** Opening Selected text block **

BMW PGA: Bob MacIntyre praises mum for helping stricken fan at Wentworth
Bob MacIntyre may not have produced the heroic performance he was looking for in the opening round of the BMW PGA Championship, but the Scot was proud of his mum, Carol, for being a heroine off the course at Wentworth.
Needing a big performance in the final qualifying event to boost his chances of making a Ryder Cup debut at Whistling Straits later this month, the 25-year-old from Oban had to settle for a two-over-par 74 after dropping three shots in the last three holes.
“I’ve just not got it just now,” said MacIntyre, who sits 10 shots behind the leader, Thailand’s Kiradech Aphibarnrat, and is fighting to make the cut in the Rolex Series event. “Golf is beating me up at the moment, but I’ll get my time to beat it up soon.”
Playing with Ryder Cup assistant captain Graeme McDowell and fellow wildcard hopeful Alex Noren, MacIntyre’s day had got off to a harrowing start when an elderly male spectator collapsed behind the first green just after they’d arrived on it.

** Closing Selected text block **
** Opening Provided records block **

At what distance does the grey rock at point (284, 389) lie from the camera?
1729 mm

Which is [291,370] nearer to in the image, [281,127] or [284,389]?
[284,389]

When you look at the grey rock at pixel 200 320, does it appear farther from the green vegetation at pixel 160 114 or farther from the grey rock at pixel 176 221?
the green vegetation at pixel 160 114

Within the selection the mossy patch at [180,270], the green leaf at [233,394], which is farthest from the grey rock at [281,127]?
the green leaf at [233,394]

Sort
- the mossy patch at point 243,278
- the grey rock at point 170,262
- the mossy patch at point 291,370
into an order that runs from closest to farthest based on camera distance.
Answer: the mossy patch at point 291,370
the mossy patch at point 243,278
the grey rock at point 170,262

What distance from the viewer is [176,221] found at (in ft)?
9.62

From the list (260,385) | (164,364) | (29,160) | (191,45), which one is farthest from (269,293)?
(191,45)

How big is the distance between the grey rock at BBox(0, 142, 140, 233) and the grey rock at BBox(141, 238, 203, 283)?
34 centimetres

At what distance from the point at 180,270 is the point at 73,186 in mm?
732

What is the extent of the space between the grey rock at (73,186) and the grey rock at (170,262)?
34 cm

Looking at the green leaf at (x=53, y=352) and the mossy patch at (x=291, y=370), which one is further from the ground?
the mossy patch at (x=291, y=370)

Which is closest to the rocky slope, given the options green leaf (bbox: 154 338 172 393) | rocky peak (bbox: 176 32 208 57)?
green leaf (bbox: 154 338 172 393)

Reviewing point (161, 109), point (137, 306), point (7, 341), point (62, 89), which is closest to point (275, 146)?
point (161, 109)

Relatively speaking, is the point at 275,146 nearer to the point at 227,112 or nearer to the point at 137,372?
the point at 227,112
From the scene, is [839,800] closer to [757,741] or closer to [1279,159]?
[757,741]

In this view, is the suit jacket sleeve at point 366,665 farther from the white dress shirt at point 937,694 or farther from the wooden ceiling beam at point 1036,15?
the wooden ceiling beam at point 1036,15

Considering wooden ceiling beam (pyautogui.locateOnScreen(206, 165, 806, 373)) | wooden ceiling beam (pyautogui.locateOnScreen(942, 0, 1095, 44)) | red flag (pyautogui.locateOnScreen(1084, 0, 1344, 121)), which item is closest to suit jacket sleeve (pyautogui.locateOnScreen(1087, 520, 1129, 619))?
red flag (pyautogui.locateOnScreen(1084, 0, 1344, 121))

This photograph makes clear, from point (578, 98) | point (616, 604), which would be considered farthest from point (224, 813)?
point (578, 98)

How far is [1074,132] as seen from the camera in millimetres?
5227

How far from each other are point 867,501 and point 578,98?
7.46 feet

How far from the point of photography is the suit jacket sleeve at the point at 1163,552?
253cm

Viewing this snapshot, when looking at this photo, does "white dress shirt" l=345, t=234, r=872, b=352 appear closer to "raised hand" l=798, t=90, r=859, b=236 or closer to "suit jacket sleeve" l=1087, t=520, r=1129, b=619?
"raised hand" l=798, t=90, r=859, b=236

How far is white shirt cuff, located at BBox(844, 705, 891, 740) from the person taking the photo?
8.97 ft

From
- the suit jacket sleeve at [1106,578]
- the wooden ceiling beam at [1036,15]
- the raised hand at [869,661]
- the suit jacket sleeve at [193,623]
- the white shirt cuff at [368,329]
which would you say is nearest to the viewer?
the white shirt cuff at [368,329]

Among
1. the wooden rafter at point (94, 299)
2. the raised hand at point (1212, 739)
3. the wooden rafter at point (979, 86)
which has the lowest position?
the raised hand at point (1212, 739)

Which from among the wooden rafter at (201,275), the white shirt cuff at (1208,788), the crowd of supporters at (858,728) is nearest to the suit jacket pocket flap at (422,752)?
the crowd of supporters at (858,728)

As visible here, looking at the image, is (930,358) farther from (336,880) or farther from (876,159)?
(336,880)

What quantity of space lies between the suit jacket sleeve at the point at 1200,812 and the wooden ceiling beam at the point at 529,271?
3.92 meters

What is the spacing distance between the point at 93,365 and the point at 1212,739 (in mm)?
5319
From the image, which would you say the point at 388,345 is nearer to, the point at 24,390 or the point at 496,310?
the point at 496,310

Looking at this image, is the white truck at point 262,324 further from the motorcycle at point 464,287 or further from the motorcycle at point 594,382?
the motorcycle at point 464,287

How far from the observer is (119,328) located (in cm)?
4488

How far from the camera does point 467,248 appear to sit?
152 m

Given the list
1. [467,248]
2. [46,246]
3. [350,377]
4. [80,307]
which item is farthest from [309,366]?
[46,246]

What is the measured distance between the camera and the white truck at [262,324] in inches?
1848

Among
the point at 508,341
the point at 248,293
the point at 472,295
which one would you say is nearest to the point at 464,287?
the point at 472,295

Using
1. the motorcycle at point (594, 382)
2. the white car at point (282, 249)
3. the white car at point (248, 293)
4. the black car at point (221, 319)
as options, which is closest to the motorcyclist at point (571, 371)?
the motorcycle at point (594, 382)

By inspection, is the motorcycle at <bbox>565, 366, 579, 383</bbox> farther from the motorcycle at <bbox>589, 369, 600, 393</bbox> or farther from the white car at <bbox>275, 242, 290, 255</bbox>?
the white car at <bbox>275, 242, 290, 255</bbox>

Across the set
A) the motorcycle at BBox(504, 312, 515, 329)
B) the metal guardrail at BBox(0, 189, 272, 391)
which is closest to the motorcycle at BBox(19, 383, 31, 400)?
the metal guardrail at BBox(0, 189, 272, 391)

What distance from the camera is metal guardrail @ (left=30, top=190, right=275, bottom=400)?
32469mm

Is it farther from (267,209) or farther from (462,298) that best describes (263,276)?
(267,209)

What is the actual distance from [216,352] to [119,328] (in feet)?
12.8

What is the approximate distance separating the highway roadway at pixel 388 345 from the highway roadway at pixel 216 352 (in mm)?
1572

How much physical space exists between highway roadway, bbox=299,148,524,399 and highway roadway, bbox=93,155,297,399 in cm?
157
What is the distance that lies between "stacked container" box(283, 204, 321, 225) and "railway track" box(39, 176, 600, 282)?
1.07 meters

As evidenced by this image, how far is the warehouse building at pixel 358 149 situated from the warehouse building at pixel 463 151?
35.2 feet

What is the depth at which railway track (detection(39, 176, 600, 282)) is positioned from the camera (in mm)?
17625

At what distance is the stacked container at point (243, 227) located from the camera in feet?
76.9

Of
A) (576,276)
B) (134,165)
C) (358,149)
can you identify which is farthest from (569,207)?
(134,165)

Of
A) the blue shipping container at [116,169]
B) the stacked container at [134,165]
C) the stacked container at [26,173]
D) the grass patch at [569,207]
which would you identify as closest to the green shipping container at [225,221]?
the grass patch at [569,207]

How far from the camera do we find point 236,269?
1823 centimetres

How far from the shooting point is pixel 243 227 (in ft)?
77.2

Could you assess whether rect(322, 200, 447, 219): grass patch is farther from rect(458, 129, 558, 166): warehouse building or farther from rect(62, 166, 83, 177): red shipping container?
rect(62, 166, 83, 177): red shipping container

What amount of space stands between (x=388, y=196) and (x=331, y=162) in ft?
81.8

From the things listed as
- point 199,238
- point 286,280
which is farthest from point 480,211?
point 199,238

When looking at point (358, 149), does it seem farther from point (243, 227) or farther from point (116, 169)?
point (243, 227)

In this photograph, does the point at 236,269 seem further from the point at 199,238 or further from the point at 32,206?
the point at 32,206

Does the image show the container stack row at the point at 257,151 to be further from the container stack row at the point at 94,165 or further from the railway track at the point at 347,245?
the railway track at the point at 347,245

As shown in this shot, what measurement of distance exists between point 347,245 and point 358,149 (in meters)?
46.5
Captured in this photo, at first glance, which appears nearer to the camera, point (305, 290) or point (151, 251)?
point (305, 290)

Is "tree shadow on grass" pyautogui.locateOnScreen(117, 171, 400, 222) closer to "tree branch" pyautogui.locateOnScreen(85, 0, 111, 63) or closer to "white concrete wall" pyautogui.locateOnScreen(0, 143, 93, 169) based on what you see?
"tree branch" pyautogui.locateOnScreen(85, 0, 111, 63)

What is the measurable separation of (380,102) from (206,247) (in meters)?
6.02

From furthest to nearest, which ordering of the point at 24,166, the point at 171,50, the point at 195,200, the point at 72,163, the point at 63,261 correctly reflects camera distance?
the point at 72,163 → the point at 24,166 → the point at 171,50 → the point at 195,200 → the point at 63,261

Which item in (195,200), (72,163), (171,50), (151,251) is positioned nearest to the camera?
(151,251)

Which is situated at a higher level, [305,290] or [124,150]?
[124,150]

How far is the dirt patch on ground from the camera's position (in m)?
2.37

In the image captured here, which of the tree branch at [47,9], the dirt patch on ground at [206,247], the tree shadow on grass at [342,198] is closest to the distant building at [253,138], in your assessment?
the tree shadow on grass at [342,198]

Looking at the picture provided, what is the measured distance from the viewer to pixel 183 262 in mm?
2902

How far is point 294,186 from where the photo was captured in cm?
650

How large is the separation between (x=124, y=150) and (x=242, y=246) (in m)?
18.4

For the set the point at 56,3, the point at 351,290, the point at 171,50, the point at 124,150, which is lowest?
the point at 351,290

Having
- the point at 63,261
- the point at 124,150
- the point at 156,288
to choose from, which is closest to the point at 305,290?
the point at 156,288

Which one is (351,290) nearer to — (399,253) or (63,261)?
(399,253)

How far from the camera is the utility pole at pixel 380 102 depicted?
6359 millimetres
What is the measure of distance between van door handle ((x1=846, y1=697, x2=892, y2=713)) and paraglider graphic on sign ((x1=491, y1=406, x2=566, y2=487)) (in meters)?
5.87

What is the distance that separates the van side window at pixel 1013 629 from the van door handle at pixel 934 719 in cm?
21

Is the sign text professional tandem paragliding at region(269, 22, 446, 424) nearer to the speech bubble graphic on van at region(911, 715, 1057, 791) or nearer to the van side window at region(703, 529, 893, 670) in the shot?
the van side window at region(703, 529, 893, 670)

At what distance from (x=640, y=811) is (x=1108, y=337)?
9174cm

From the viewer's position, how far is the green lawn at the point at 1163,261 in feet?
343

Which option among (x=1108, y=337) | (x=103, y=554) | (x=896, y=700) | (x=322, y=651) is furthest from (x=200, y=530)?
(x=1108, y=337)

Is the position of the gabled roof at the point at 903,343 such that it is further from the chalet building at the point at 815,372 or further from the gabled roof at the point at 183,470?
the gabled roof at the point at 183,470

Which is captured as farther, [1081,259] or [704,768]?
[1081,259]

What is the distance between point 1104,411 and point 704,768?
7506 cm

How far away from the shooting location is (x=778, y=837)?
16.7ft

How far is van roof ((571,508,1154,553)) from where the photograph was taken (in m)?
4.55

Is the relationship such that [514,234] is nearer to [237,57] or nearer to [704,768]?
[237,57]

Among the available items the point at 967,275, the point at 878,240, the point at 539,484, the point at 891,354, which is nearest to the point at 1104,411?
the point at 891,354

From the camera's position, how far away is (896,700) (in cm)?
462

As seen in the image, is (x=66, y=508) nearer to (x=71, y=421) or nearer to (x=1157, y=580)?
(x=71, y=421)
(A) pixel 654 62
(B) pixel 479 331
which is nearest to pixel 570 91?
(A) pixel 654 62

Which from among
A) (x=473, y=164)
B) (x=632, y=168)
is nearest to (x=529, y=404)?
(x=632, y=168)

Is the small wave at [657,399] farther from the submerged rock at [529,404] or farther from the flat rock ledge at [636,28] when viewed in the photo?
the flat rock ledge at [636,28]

** Closing Provided records block **

* About this task *
Can you transcribe the text about Bob MacIntyre praising his mum at Wentworth exactly as it appears, in full? You can disregard the entries.

* Output *
BMW PGA: Bob MacIntyre praises mum for helping stricken fan at Wentworth
Bob MacIntyre may not have produced the heroic performance he was looking for in the opening round of the BMW PGA Championship, but the Scot was proud of his mum, Carol, for being a heroine off the course at Wentworth.
Needing a big performance in the final qualifying event to boost his chances of making a Ryder Cup debut at Whistling Straits later this month, the 25-year-old from Oban had to settle for a two-over-par 74 after dropping three shots in the last three holes.
“I’ve just not got it just now,” said MacIntyre, who sits 10 shots behind the leader, Thailand’s Kiradech Aphibarnrat, and is fighting to make the cut in the Rolex Series event. “Golf is beating me up at the moment, but I’ll get my time to beat it up soon.”
Playing with Ryder Cup assistant captain Graeme McDowell and fellow wildcard hopeful Alex Noren, MacIntyre’s day had got off to a harrowing start when an elderly male spectator collapsed behind the first green just after they’d arrived on it.